Naama Barak
May 23, 2021

While Israel boasts plenty of beautiful beaches, a dirty little secret is that most of them are absolutely ridden with discarded cigarette butts.

As such, a day at the seaside is often accompanied by huge amounts of debris that belongs in the bottom of an ashtray, as well as an intense dislike of mankind’s polluting habits.

But while most of us make do with complaining about all this toxic garbage, 26-year-old Julian Melcer is actually doing something about it.

“The cigarette butt project started in 2018, in the summer, on my 24th birthday,” he explains. “I saw many cigarette butts on the beach and saw that people treated it like an ashtray, so I thought I would invite people via Facebook to clean up cigarette butts.”

Some of the cigarette butts are turned into artwork, and a whole load are shipped off to a designated recycling facility. Photo courtesy Clean the Butts

Melcer’s friends and Facebook acquaintances joined him for his eco celebration, and that day they picked up a sizeable 5,000 butts.

The experience inspired Melcer to carry on with this endeavor, and he established the Clean the Butts organization that sees volunteers scour Israel’s beaches on the weekends in search for the butts left there. To date, they have cleaned up 160,000.

Julian Melcer began the initiative when he invited friends to do a cleanup on his birthday. Photo courtesy Clean the Butts

The group started off as an informal initiative, but prize money that it received from Tel Aviv Municipality and the Israeli Midburn organization – an offshoot of the Nevada Burning Man festival –for a statue made out of cigarette butts led Melcer to invest more of his time.

Data shown:
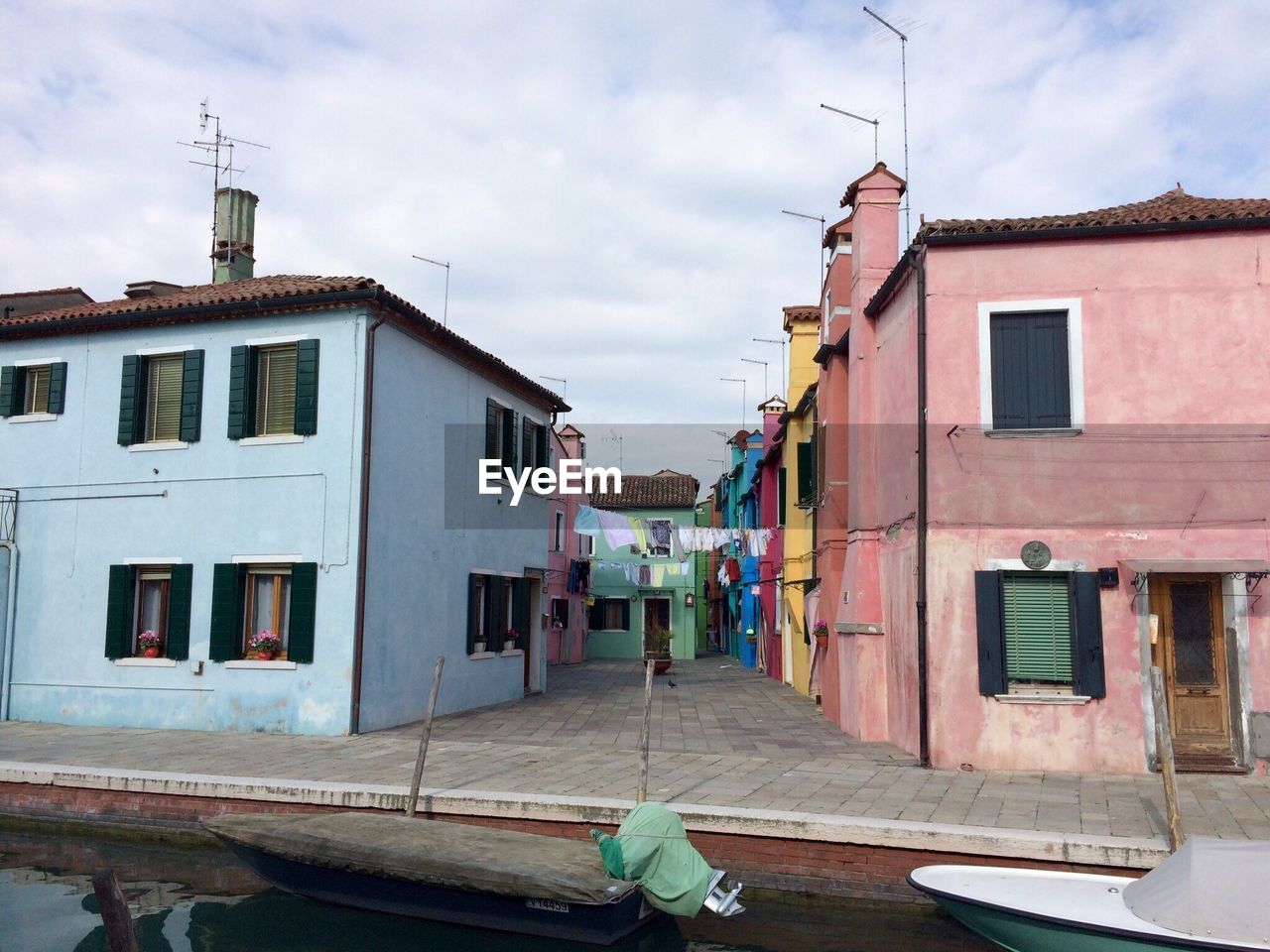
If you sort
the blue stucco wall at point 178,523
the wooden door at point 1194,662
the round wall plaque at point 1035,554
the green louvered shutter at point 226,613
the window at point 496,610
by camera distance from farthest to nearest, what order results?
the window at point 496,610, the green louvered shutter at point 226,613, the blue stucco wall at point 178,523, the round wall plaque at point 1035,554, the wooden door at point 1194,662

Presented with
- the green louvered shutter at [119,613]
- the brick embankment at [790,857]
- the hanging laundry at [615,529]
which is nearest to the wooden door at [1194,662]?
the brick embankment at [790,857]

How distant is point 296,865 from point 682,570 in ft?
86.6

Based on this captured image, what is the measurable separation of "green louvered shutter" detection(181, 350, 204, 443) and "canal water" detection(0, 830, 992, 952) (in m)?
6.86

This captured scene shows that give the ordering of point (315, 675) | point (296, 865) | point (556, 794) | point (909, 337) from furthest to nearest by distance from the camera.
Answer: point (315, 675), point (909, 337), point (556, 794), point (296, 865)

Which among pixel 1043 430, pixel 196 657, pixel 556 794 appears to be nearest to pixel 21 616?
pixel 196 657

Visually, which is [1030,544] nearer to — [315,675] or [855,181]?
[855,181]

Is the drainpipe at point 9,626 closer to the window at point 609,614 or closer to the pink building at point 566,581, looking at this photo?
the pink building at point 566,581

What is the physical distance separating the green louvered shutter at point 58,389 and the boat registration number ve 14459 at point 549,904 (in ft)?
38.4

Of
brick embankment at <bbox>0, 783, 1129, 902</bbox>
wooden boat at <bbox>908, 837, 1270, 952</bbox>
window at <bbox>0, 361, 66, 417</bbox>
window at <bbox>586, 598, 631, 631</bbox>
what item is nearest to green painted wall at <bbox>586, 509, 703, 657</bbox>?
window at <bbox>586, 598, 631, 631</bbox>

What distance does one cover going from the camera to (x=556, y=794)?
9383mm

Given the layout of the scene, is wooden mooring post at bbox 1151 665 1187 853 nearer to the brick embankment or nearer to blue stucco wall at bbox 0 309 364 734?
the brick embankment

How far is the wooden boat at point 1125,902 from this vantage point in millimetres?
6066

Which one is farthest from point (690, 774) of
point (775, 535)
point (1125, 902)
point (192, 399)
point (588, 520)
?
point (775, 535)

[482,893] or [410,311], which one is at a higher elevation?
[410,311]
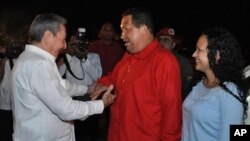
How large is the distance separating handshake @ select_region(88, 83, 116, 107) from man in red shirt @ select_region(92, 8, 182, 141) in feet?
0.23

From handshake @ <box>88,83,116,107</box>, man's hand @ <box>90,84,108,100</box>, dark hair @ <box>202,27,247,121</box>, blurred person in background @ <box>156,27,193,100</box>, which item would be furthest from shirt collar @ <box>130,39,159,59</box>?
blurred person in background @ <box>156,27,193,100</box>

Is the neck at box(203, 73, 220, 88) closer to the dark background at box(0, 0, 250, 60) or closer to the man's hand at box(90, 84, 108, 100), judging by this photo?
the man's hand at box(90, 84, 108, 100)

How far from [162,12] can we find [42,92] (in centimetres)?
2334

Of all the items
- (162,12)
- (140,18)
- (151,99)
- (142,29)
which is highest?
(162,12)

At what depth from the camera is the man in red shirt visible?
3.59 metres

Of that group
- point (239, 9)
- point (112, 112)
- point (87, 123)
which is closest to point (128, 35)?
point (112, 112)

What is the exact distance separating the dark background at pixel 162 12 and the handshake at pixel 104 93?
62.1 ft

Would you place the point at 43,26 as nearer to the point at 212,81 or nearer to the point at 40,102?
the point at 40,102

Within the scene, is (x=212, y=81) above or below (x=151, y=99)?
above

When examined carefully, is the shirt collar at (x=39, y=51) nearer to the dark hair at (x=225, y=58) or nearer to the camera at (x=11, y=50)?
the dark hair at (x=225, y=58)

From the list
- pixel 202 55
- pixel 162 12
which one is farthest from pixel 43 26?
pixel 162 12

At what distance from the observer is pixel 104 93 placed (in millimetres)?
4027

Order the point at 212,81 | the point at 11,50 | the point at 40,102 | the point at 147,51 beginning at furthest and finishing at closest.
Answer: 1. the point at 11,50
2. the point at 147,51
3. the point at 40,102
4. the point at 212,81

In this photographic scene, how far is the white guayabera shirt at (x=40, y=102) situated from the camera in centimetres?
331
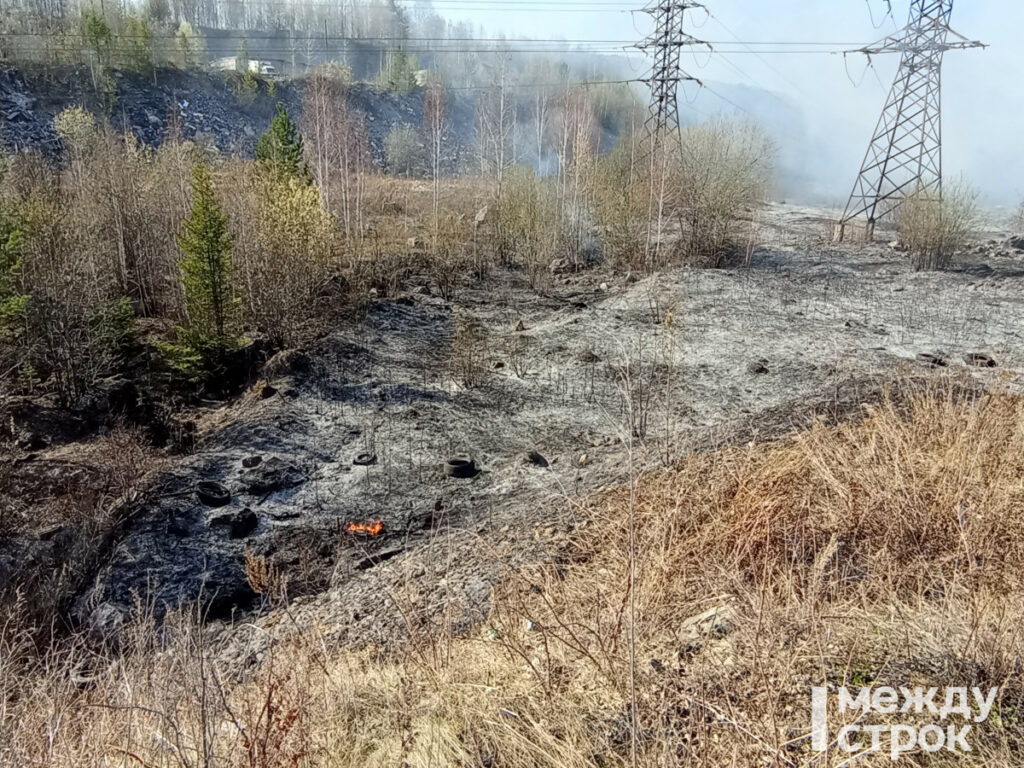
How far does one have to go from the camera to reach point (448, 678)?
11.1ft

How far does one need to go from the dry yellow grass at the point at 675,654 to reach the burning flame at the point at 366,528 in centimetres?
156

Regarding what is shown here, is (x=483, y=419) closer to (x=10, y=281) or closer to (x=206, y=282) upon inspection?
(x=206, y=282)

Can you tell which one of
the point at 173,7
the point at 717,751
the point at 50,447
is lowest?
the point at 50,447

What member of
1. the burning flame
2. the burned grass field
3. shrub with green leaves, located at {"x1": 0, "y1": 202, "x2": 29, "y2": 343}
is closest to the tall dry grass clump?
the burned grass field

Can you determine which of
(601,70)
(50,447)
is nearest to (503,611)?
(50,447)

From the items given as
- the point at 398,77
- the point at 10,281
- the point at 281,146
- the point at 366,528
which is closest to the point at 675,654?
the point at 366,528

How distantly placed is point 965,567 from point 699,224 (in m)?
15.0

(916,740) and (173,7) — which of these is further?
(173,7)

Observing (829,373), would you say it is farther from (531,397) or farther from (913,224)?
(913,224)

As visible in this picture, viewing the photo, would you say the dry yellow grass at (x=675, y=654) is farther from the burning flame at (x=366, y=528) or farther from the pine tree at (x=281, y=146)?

--

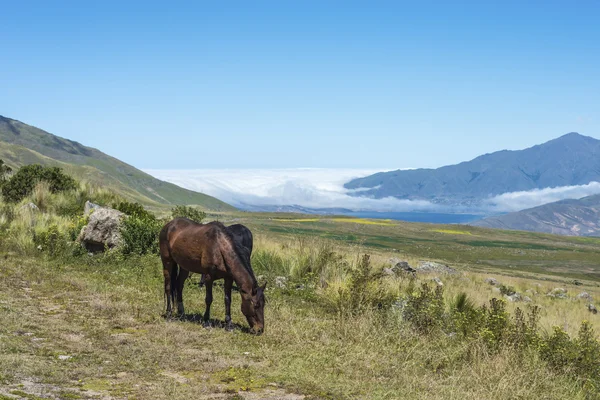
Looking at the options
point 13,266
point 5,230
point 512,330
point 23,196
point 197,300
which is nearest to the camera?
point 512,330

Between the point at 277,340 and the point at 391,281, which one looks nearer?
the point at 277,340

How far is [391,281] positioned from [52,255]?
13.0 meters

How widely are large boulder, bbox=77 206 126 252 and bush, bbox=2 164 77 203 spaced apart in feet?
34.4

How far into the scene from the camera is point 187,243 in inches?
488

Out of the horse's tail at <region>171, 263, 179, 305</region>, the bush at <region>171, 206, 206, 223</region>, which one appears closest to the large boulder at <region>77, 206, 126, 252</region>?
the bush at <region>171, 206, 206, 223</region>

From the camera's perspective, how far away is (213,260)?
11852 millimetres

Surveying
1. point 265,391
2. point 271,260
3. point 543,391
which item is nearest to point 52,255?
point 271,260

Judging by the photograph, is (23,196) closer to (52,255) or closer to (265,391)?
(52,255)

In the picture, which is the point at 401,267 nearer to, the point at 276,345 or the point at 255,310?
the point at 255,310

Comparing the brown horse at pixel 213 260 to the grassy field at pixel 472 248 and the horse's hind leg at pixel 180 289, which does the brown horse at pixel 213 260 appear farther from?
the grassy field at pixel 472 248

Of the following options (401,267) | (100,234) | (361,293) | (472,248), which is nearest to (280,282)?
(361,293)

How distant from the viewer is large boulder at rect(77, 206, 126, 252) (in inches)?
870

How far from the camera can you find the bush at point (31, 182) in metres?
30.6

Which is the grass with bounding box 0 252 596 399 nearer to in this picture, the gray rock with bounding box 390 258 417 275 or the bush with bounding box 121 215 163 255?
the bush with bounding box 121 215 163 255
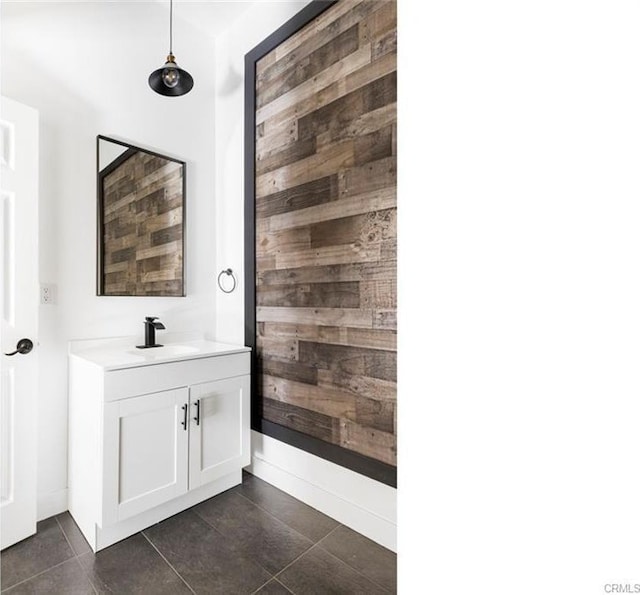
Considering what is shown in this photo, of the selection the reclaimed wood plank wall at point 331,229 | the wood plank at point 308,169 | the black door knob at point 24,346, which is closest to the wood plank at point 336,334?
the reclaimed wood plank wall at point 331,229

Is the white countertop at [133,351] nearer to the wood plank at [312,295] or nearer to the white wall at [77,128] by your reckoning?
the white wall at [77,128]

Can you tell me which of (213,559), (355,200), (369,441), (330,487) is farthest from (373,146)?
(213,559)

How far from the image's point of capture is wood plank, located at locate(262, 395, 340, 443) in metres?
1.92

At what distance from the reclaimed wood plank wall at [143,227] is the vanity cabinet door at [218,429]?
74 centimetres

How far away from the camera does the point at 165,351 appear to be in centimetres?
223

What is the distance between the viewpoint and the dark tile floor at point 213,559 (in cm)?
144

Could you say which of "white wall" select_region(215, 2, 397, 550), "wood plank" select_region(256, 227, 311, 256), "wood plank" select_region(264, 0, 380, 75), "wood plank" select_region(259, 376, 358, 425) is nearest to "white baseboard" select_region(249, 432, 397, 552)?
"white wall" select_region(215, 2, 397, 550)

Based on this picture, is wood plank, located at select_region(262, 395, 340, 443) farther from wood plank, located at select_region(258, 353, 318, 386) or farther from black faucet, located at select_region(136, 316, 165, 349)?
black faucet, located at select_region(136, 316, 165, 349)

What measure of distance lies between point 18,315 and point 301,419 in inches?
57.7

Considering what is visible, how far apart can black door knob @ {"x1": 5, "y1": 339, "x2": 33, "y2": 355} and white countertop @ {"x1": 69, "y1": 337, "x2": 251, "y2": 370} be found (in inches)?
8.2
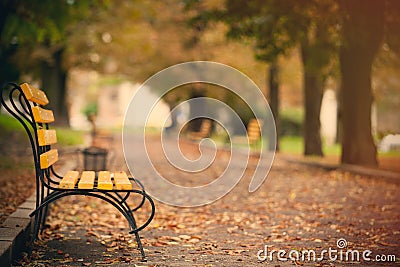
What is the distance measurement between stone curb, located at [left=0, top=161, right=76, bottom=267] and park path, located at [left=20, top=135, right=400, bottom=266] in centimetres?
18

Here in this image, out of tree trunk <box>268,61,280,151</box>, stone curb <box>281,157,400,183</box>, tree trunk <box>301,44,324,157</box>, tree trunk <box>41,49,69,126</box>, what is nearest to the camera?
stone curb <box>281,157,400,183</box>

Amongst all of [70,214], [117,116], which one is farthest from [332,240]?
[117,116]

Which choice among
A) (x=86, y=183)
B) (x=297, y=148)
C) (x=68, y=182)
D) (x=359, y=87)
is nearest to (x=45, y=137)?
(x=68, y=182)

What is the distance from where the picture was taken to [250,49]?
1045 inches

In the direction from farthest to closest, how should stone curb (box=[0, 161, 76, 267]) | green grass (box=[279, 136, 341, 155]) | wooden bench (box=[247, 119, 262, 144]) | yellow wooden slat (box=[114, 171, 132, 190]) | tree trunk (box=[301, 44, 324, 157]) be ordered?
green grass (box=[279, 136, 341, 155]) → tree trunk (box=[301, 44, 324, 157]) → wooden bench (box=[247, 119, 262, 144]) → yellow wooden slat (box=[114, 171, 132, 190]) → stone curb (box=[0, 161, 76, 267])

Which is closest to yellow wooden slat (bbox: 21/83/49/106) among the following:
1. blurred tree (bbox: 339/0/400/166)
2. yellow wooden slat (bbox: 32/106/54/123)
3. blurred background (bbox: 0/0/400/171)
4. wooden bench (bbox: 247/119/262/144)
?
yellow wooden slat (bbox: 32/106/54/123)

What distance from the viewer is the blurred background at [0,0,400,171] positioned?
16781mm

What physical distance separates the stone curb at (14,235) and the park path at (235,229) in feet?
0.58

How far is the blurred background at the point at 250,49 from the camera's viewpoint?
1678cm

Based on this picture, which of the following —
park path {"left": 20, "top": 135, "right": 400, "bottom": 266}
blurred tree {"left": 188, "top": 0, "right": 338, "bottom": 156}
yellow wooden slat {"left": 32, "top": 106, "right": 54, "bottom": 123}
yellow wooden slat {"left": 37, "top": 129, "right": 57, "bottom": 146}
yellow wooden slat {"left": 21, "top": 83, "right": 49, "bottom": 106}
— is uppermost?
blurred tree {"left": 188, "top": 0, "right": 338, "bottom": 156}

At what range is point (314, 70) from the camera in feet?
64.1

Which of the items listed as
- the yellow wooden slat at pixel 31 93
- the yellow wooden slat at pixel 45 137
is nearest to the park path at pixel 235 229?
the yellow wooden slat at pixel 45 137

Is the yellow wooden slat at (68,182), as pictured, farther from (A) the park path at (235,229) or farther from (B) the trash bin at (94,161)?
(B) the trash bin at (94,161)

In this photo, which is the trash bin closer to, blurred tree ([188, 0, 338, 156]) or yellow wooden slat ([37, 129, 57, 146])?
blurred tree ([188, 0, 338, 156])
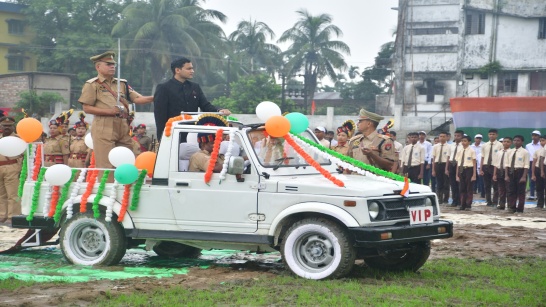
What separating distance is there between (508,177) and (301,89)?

...

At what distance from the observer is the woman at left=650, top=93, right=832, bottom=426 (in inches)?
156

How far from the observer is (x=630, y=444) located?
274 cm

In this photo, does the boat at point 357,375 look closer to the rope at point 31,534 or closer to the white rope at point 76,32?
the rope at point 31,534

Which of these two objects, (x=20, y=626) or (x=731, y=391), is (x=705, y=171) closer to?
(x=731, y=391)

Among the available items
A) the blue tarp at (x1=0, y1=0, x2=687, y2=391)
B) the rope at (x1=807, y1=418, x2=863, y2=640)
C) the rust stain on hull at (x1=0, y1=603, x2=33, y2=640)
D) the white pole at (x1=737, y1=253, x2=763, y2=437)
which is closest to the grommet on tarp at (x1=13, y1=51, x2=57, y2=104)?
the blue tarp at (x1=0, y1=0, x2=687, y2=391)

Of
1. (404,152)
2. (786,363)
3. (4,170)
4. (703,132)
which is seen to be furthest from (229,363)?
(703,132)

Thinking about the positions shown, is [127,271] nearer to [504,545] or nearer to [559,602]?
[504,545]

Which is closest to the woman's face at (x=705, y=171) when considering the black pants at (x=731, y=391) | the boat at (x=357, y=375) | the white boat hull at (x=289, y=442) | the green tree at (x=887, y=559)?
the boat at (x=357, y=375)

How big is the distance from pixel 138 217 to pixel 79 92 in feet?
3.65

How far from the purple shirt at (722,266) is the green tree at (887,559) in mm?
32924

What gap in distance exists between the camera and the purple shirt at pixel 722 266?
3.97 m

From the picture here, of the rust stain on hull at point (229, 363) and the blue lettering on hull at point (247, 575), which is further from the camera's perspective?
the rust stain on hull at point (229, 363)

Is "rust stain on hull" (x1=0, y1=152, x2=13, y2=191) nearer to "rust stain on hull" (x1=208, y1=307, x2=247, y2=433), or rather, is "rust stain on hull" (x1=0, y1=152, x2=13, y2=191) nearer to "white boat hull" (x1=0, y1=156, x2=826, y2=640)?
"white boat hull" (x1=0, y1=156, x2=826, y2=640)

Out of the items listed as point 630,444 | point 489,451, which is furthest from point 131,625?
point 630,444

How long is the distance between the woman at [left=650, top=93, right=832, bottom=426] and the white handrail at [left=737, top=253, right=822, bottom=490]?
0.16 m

Tasks to complete:
A - In the article on Clean the Butts, how many cigarette butts did Melcer and his friends pick up on his birthday?
B - Duplicate part of the article on Clean the Butts, beginning at the words "Naama Barak" and stopping after "mankind’s polluting habits.".
C - Pick up the article on the Clean the Butts beach cleanups after its last sentence and continue it.

Written responses:
A - They picked up 5,000 cigarette butts.

B -
Naama Barak
May 23, 2021

While Israel boasts plenty of beautiful beaches, a dirty little secret is that most of them are absolutely ridden with discarded cigarette butts.

As such, a day at the seaside is often accompanied by huge amounts of debris that belongs in the bottom of an ashtray, as well as an intense dislike of mankind’s polluting habits.

C -
Last summer it took off in earnest and Melcer and his fellow volunteers began going out to beaches, mostly in Tel Aviv and surrounding cities, to pick up the butts and sell pocket ashtrays to beachgoers.  This, he says, provides them with an easy alternative solution to dumping their waste in the sand.

An artwork made out of cigarette butts picked up from Israeli beaches. Photo courtesy Clean the Butts

“Some people don’t like to be approached, but I would say that 90 percent are super grateful for the solution, and that we offer them a solution in real time,” he notes. “I would say 90 to 99 percent of the reception is extremely positive and warm.”

He says that last summer the group managed to sell some 9,000 pocket ashtrays and hopes that this season will be even more fruitful.

“The money aspect allows me to do the activism,” he says. “We import them from China. Our dream is to make them in Israel, but it will take some more time for that.”

Volunteers spend their weekends picking up butts at the shore. Photo courtesy Clean the Butts

Some of the butts that are picked up are turned into artwork, while others – some 70,000 overall – are shipped off to a butt recycling facility in Ireland.

“Our next stage is really to work with municipalities about public ashtrays,” he says. “We want to have public ashtrays all over Israel that we collect from there and recycle it.”

Future plans, Melcer says, are twofold.

“Our future plan is to start a school and courses for young entrepreneurs – for high schoolers who want to be green entrepreneurs,” he explains. “Our vision is to grow the next generation of the green entrepreneurs.”

Volunteers at work. Melcer says their reception at the beach is most usually warm and positive. Photo courtesy Clean the Butts

On the cigarette butt front, meanwhile, Melcer is hoping to harness the project to not only improve the environment, but also relations with Israel’s neighbors.

“Hopefully, we’d like to be the cigarette butt recyclers of the Middle East. That I would say would be the top butt project,” he concludes. “Maybe we can turn the cigarette butts into something that brings more peace to the world.”